▶ [DOCUMENT EXCERPT]
------------------------------------------------------------------------

Saturday 19th July 2025

ROMANS 5 

Part 2 of the BibleProject Summary of the Book of Romans, Chapters 5-16 is here:  https://youtu.be/0SVTl4Xa5fY?si=9jSV_flw4yK_1u3T 

Romans chapter 5 really takes up the thread from chapter 3 – meaning that chapter 4 was in ‘parentheses’.  Paul uses this literary tool a great deal, particularly in the book of Romans.  We left the thread in Romans 3 with the vital doctrine of ‘Justification by Faith Alone’.  In chapter 5, Paul goes on to show that, having already been justified, the door is opened to peace, grace, and glory.  The golden road from suffering is also paved with faith: from Suffering to Perseverance, to renewed Character, to Hope and reliance on the Holy Spirit.  Jesus cares for us, since he chose to die for us whilst we were all still sinners – which also means that we aren’t now, then.  If God gave us his best whilst we were still his enemies, how much more will he continue to lavish his love onto us now that we are his children!  We therefore have every right to ask our Heavenly Father for anything and everything.  

In the second half of the chapter (vv12-21), it is a tale of two ‘Adams’.  The First Adam and the Second Adam (i.e. ‘Christ ‘) are spiritual ‘mirror images’.  Adam sinned and allowed death to enter the world; since we are biologically descended from Adam, we all sinned therefore – being part of Adam’s body and DNA whilst he sinned.  So we all inherited death from our forefather too.  Jesus was sent by God as the Second ‘Adam’, enacting all the first Adam’s choices all over again, but with perfect success this time, culminating in Jesus’ death and resurrection.  The key for us as humans is to move spiritually from Adam to Christ, thus attaining righteousness before God.  More about that in Chapter 7.  The direction that God is taking us in is to overwhelm us with grace, swallowing up sin, which causes the grace to enlarge.

------------------------------------------------------------------------

▶ [WHAT YOU HAVE TO DO]
Continue the commentary on Romans 5 from the point where it stops.

▶ [DATA EXCERPTS]

------------------------------------------------------------------------

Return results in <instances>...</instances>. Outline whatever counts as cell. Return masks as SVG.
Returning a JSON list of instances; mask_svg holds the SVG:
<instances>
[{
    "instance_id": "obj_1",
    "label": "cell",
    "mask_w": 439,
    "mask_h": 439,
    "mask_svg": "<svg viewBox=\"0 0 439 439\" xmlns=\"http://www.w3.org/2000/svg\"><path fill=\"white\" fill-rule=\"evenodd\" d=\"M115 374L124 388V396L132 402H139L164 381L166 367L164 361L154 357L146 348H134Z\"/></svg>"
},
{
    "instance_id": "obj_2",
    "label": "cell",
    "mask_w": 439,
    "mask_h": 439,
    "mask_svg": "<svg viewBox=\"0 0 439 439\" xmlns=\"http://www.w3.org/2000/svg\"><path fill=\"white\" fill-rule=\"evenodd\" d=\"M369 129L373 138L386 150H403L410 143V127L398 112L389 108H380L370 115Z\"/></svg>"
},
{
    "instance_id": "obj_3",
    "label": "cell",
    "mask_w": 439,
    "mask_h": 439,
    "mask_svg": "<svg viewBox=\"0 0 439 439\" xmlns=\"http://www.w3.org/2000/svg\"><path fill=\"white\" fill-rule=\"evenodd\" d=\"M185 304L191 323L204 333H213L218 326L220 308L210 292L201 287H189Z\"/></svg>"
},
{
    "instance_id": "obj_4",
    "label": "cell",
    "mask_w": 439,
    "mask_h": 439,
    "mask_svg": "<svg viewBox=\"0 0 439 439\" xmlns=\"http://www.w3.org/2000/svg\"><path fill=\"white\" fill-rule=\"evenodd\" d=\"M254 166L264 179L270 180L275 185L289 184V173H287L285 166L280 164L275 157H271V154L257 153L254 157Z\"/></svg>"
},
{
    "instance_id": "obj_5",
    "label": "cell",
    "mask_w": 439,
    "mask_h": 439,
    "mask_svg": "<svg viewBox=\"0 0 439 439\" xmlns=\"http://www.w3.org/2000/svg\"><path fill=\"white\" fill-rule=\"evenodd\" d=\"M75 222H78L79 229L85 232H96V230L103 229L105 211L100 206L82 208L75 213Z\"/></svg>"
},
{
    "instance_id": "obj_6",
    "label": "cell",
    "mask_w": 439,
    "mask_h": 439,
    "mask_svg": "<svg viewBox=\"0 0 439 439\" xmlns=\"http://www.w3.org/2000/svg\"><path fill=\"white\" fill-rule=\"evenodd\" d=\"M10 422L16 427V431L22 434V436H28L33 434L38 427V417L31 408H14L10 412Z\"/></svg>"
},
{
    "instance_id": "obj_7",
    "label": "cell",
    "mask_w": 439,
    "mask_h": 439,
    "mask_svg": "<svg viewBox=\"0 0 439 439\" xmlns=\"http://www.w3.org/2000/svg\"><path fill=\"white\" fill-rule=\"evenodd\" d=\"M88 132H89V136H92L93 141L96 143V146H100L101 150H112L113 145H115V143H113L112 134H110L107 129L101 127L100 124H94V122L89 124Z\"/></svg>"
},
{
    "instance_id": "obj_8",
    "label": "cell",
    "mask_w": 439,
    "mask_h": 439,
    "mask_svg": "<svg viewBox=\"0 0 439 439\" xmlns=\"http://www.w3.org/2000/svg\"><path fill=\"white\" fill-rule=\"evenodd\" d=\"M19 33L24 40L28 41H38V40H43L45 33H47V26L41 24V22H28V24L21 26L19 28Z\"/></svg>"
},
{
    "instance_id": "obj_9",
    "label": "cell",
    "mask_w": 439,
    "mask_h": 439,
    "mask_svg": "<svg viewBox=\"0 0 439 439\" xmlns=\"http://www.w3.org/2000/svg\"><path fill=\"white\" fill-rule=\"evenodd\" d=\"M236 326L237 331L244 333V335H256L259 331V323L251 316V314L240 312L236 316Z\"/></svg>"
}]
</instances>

------------------------------------------------------------------------

▶ [OUTPUT FOR THIS EXERCISE]
Really, the logic of this second half of the chapter jumps from verse 12 directly to verses 18 and 19 (it really helps to refer to these verses in your reading).  These three big verses show Adam and Christ as ‘mirror images’, with a focus on each one’s work and the effect it had on our condemnation and salvation.  Sandwiched in the middle, in verses 13 to 17, Paul shows the effects of grace on the lives of those who become Christian; in these verses, there is no sense of ‘mirror image’, but a stark contrast between the sin, judgement, punishment and death that we deserved, with the grace and justification that we received as a gift.  In fact, from our point of view, everything relating to the First Adam was deserved, whilst everything relating to the Second Adam (i.e. Christ) was gifted.  (These eight verses are some of the most difficult to understand in all the Apostle Paul’s writings, so we need to spend time thinking about them, and meditating on them). 

VV 20-21: The emergence of the Law of Moses also had contrasting effects: it first caused sin to increase, but then it provoked God’s grace to increase even more, since grace must cover every sin.  Just reading these last two verses probably raises some questions in the reader’s mind – and these important questions are addressed by Paul in the next chapter.